• **Task to carry out**
Output, please, every line from the line that holds "Which is sofa" to the end, exactly as written.

# # # #

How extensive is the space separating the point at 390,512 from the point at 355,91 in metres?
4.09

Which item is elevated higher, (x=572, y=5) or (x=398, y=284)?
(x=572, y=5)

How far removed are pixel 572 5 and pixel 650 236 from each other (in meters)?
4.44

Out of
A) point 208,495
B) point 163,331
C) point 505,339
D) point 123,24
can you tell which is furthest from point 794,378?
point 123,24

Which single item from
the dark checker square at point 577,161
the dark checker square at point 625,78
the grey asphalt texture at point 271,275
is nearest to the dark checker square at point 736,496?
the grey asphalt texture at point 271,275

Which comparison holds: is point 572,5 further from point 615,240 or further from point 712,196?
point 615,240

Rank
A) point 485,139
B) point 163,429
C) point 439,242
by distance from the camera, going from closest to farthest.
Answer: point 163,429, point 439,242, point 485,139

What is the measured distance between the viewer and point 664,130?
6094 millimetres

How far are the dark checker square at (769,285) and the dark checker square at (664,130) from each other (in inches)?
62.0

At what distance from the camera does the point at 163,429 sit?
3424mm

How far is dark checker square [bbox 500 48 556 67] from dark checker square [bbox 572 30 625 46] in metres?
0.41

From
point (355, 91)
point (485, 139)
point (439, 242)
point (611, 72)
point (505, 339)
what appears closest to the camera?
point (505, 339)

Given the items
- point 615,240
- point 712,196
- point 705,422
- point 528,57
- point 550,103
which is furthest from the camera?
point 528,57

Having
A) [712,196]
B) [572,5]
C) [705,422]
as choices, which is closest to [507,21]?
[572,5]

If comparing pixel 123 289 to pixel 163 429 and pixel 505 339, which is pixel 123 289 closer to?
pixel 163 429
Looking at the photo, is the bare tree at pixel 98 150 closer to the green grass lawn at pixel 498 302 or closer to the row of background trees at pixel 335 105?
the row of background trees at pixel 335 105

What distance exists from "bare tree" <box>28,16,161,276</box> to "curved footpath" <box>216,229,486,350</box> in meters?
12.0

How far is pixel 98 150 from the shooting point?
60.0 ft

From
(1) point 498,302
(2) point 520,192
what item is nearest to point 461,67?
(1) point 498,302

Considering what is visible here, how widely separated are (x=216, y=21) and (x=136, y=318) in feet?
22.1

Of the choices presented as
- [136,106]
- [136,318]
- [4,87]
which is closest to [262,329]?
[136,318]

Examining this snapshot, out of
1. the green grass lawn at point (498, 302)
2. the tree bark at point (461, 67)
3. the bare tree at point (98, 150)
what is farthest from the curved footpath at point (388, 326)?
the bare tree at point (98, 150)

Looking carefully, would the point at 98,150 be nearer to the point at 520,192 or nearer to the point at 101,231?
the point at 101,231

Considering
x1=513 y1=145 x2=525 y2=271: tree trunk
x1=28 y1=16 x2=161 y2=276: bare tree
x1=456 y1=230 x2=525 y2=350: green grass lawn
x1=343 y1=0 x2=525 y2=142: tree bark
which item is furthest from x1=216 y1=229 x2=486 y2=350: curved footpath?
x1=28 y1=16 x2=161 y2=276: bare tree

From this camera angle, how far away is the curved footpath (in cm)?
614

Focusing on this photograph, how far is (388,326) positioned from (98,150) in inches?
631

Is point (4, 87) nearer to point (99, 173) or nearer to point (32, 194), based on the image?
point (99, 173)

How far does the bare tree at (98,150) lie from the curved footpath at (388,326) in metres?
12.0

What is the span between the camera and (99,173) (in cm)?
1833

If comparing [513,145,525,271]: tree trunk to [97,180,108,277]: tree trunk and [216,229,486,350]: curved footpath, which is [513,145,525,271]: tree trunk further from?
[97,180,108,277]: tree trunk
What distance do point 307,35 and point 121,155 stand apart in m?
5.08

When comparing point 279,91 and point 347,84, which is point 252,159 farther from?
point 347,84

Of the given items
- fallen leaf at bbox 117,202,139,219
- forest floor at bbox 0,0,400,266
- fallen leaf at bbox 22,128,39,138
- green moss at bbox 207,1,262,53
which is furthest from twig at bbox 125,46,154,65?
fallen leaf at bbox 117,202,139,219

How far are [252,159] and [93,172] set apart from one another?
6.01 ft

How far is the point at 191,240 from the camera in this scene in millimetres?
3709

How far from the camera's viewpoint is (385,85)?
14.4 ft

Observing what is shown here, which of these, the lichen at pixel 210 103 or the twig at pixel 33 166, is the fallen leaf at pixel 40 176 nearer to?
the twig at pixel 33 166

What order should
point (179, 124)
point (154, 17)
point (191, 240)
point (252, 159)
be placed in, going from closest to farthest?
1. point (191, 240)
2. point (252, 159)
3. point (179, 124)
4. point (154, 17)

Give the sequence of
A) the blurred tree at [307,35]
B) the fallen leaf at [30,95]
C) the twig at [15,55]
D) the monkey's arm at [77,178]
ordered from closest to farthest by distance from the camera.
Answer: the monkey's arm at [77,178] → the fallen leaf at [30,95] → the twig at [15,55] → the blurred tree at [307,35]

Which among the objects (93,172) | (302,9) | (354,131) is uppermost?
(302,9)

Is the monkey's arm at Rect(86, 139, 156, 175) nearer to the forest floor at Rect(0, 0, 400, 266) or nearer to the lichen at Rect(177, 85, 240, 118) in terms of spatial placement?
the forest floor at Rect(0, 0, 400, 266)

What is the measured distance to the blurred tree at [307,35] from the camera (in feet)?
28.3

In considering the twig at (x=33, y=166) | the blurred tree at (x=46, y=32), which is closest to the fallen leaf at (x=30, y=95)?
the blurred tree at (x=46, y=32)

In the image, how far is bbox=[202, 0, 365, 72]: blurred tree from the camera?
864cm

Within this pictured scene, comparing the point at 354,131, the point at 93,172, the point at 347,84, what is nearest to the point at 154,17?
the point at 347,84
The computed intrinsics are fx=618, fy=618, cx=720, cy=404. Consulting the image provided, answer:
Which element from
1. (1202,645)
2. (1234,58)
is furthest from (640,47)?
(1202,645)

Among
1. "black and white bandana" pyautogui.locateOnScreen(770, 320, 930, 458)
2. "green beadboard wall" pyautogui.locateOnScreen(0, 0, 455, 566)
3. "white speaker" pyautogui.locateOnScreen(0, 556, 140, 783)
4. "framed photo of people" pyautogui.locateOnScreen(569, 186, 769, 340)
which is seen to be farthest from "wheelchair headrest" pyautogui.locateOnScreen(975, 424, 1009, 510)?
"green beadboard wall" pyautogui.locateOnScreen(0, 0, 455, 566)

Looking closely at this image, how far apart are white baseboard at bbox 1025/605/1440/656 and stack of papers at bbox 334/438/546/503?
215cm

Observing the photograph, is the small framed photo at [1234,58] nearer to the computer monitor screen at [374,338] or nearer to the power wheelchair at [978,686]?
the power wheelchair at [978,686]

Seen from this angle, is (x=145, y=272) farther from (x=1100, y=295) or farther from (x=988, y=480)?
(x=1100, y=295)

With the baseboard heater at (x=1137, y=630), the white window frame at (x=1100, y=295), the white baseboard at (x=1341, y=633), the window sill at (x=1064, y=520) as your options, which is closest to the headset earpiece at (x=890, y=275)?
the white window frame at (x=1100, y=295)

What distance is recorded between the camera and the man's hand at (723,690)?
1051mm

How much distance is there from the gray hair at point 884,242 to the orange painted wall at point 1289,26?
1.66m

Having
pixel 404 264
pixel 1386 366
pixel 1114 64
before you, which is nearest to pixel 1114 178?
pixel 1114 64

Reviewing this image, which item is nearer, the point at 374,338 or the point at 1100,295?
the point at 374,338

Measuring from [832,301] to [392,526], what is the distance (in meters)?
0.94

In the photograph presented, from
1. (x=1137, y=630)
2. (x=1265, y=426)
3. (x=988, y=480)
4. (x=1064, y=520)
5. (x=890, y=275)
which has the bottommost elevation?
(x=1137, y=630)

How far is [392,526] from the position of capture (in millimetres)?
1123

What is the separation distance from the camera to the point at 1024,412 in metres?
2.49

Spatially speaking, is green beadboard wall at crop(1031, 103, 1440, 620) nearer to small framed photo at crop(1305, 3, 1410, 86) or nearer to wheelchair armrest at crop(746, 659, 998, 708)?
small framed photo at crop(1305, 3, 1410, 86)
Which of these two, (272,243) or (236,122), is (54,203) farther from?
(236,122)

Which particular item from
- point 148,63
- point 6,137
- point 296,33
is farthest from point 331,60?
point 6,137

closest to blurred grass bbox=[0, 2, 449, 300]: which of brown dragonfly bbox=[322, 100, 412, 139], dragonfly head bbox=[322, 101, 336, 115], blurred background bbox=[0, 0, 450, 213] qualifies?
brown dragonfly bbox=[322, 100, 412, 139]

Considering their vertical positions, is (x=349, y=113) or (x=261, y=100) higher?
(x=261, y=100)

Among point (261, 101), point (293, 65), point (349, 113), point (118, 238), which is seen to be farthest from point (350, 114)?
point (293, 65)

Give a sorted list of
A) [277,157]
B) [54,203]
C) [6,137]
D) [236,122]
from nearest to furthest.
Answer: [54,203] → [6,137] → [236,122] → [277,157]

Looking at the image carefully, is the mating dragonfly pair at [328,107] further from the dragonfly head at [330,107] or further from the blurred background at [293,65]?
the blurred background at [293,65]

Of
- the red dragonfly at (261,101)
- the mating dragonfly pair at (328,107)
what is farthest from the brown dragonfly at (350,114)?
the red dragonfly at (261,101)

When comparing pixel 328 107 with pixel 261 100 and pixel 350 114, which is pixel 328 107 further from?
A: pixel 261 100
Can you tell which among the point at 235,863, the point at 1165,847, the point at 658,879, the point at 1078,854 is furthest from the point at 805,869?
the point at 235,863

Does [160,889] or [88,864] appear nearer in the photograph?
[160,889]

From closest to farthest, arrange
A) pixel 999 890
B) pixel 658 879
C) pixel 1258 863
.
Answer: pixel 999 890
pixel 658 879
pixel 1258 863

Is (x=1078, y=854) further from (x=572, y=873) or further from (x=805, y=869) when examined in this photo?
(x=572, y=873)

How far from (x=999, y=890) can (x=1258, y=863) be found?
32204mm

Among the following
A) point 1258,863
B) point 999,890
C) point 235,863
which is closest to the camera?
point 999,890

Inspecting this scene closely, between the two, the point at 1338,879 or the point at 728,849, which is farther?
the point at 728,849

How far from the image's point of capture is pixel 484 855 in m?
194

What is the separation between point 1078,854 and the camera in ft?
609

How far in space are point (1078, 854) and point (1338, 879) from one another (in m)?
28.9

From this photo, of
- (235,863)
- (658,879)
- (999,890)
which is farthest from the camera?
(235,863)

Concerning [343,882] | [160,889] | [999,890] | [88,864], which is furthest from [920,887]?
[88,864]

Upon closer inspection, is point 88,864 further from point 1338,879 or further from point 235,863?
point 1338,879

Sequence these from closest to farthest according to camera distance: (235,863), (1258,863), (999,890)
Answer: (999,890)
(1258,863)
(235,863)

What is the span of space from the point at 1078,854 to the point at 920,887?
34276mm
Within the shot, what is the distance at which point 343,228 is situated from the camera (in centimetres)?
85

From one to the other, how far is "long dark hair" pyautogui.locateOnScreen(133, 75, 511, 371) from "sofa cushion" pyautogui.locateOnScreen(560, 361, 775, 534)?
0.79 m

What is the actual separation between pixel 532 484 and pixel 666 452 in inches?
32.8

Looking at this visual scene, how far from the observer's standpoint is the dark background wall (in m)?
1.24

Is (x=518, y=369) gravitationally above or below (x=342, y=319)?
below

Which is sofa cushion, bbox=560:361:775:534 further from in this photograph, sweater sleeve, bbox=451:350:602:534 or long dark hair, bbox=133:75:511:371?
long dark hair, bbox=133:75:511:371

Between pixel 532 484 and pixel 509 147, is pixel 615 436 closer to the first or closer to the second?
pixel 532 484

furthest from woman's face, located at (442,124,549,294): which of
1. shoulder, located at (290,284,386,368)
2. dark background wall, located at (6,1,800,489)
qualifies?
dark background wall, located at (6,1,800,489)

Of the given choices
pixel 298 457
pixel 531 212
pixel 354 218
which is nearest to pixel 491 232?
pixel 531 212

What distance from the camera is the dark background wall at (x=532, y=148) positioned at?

# # # #

• **Written answer**
Which is sofa cushion, bbox=560:361:775:534 further from in this photograph, sweater sleeve, bbox=451:350:602:534 or long dark hair, bbox=133:75:511:371?
long dark hair, bbox=133:75:511:371

Between pixel 532 484 and pixel 509 147, is pixel 615 436 closer to the first or closer to the second?
pixel 532 484

furthest from woman's face, located at (442,124,549,294): which of
1. shoulder, located at (290,284,386,368)
2. dark background wall, located at (6,1,800,489)
qualifies?
dark background wall, located at (6,1,800,489)

Of the given choices
pixel 298 457
pixel 531 212
pixel 354 218
which is nearest to pixel 491 232?
pixel 531 212

What distance from the camera is the dark background wall at (x=532, y=148) positioned at?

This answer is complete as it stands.